PAGE EXCERPT:
258. Mr Farr repeated that this figure “builds in quite a lot of optimism bias”. For Microsoft, Mr Collins had told us: “... the costs will increase. Even if we gave you a figure now, I would be willing to bet money that in 10 years’ time that cost will have multiplied grotesquely.” The figure he was referring to was the cost to CSPs. We think he would be betting on a certainty. Future developments are entirely unpredictable. It is impossible to foresee what new communications providers or forms of communication may emerge, perhaps from overseas, that will suddenly become a significant player and incur recoverable costs. We expect the overall cost to the taxpayer over the next decade to exceed £1.8 billion by a considerable margin." (pages. 68 and 69)

"262. We are concerned that the Home Office’s cost estimates are not robust. They were prepared without consultation with the telecommunications industry on which they largely depend, and they project forward 10 years to a time where the communications landscape may be very different. Given successive governments’ poor records of bringing IT projects in on budget, and the general lack of detail about how the powers under the Bill will be used, there is a reasonable fear that this legislation will cost considerably more than the current estimates." (p. 70)

STORED RECORDS:

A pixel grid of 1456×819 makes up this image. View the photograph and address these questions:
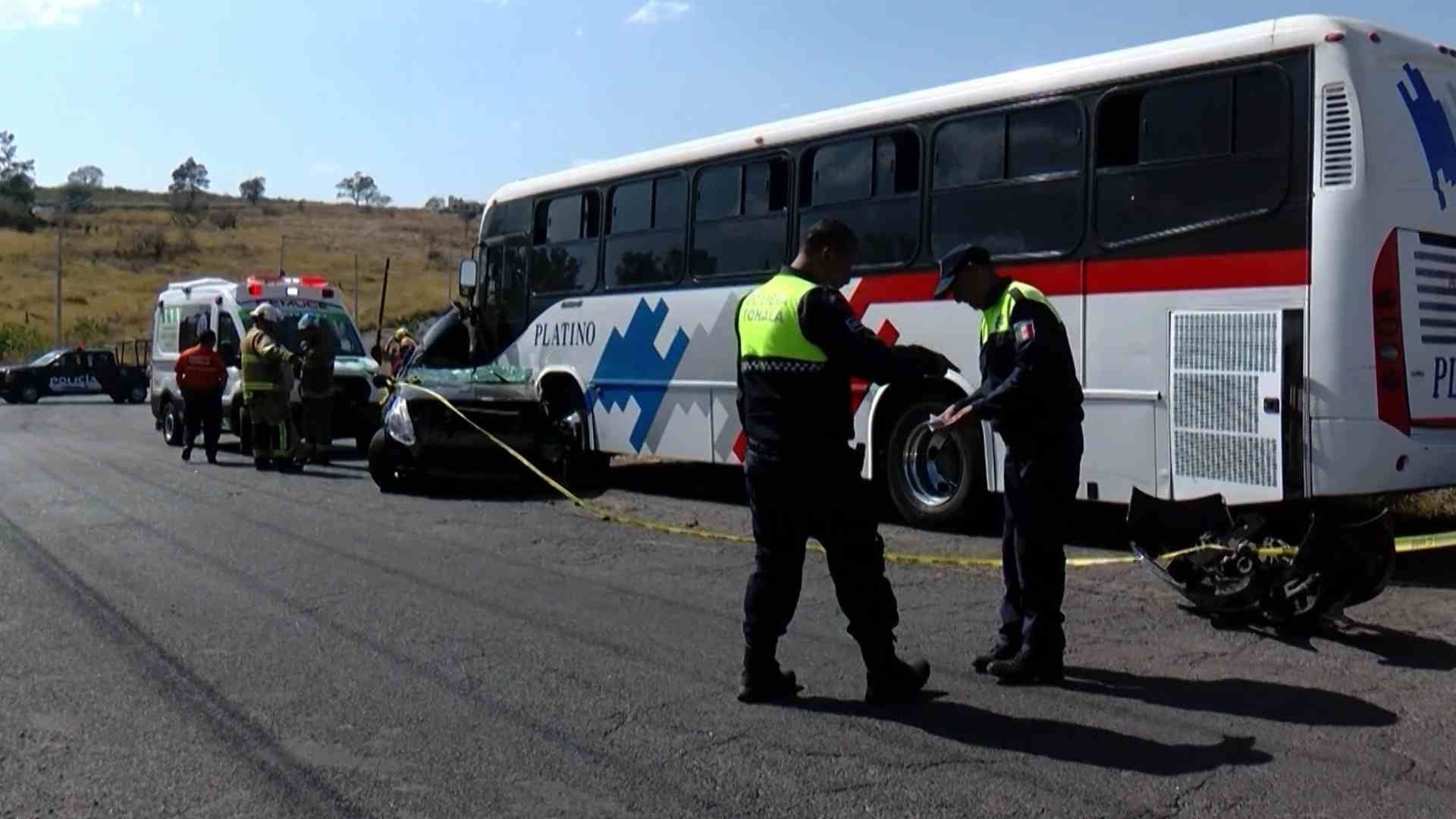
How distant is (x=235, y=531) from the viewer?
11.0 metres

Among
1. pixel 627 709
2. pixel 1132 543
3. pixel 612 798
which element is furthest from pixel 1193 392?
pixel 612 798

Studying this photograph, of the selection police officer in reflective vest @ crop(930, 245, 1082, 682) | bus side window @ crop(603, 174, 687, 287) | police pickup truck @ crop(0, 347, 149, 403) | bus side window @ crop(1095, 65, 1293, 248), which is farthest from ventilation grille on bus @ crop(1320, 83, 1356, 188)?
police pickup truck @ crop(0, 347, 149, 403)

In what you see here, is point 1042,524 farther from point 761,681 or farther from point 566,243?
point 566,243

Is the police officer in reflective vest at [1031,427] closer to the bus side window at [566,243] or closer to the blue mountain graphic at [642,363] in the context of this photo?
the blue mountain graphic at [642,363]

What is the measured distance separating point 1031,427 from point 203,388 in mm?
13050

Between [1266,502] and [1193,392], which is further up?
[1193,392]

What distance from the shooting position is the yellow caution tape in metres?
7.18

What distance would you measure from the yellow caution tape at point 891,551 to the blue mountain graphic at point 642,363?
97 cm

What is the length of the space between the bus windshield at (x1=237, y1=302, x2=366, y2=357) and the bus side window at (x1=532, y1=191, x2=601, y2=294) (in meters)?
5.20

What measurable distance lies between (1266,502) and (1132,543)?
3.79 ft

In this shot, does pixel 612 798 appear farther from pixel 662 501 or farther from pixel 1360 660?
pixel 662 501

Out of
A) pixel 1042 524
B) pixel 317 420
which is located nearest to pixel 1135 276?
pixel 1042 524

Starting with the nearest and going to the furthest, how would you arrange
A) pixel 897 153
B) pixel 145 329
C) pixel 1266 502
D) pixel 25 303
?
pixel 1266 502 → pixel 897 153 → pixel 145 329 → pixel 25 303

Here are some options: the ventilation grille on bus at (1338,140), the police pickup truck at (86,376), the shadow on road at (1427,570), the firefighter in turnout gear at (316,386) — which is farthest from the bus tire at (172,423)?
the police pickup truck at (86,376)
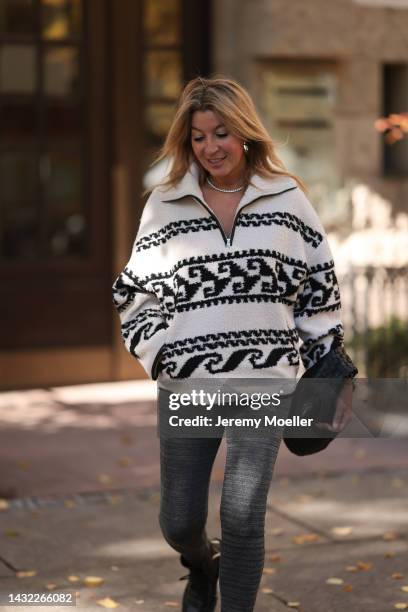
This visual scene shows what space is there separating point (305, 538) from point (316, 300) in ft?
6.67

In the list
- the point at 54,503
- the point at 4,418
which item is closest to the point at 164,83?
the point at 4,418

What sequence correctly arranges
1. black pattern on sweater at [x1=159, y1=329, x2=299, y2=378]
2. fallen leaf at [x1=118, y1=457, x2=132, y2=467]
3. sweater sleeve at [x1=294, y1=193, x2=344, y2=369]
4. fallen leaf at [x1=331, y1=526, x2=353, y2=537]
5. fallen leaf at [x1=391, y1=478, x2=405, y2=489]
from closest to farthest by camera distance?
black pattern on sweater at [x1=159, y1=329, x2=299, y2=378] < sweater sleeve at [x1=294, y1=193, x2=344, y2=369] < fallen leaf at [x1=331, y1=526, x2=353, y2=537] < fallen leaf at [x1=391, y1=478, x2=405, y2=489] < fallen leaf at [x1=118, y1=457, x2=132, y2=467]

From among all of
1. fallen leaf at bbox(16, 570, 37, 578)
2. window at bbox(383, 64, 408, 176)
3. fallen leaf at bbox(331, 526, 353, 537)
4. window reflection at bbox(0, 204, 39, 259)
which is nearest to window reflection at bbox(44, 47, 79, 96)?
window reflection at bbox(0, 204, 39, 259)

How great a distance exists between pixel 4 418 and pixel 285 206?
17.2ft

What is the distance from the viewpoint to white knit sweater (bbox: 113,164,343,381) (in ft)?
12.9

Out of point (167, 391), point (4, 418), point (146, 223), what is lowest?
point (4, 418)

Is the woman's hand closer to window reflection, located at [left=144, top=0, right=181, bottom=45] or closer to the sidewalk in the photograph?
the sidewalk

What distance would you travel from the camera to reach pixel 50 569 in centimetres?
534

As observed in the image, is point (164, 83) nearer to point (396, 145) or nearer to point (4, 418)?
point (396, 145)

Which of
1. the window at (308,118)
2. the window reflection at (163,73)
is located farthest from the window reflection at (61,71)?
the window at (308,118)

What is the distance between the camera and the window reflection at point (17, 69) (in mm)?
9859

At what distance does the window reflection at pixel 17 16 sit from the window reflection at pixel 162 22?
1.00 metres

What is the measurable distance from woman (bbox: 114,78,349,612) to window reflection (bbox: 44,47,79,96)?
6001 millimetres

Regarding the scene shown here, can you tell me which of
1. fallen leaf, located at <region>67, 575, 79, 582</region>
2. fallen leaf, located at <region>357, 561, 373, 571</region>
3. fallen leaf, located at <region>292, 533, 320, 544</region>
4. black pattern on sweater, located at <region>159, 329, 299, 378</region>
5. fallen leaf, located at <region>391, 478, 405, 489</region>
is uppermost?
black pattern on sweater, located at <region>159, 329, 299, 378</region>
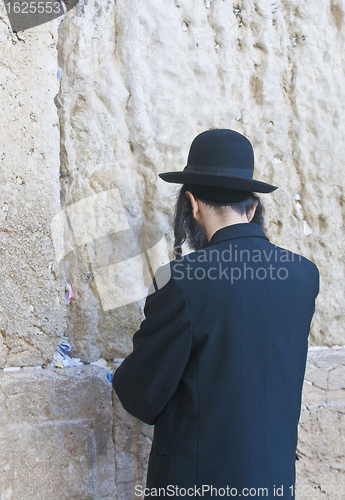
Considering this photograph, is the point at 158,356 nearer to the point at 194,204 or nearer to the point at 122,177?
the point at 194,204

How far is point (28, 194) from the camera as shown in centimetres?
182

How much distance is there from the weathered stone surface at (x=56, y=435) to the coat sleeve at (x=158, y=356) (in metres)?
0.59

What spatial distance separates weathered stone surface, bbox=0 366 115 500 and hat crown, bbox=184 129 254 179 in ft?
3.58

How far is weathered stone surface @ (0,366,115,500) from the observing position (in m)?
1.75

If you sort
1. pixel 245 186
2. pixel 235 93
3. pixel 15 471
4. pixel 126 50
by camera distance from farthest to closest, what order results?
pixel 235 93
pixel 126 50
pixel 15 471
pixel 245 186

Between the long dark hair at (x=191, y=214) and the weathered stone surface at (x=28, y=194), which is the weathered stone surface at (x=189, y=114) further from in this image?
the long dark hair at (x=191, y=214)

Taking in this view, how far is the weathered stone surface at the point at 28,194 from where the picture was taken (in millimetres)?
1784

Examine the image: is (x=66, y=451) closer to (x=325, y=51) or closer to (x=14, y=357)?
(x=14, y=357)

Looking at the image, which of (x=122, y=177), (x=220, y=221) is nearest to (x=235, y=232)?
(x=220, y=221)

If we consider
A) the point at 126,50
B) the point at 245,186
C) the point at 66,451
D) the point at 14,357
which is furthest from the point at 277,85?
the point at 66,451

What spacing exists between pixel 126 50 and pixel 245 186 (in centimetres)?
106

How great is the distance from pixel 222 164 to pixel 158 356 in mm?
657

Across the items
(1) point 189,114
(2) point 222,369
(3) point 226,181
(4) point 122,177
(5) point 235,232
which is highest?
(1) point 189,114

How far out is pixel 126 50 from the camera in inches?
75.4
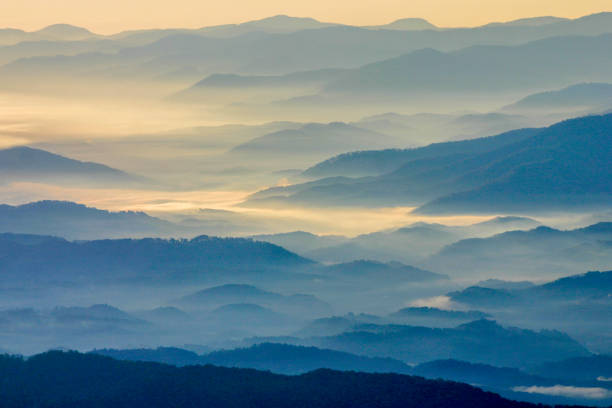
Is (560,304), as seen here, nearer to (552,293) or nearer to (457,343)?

PROBLEMS TO WORK ON:
• a. Check statements (i), (ii) and (iii) against the excerpt on the Home Office cost estimates. For each, answer yes or no and quote the deciding words. (i) Mr Collins gave evidence on behalf of Microsoft. (ii) The Home Office prepared its cost estimates in consultation with the telecommunications industry. (iii) The committee expects the overall cost to the taxpayer over the next decade to stay below £1.8 billion.
• b. From the excerpt on the Home Office cost estimates, copy the passage that starts at the words "258. Mr Farr" and ends after the words "(pages. 68 and 69)".

EXPECTED RESULTS:
• a.
(i) Yes: "For Microsoft, Mr Collins had told us"
(ii) No: "They were prepared without consultation with the telecommunications industry on which they largely depend"
(iii) No: "We expect the overall cost to the taxpayer over the next decade to exceed £1.8 billion by a considerable margin."

• b.
258. Mr Farr repeated that this figure “builds in quite a lot of optimism bias”. For Microsoft, Mr Collins had told us: “... the costs will increase. Even if we gave you a figure now, I would be willing to bet money that in 10 years’ time that cost will have multiplied grotesquely.” The figure he was referring to was the cost to CSPs. We think he would be betting on a certainty. Future developments are entirely unpredictable. It is impossible to foresee what new communications providers or forms of communication may emerge, perhaps from overseas, that will suddenly become a significant player and incur recoverable costs. We expect the overall cost to the taxpayer over the next decade to exceed £1.8 billion by a considerable margin." (pages. 68 and 69)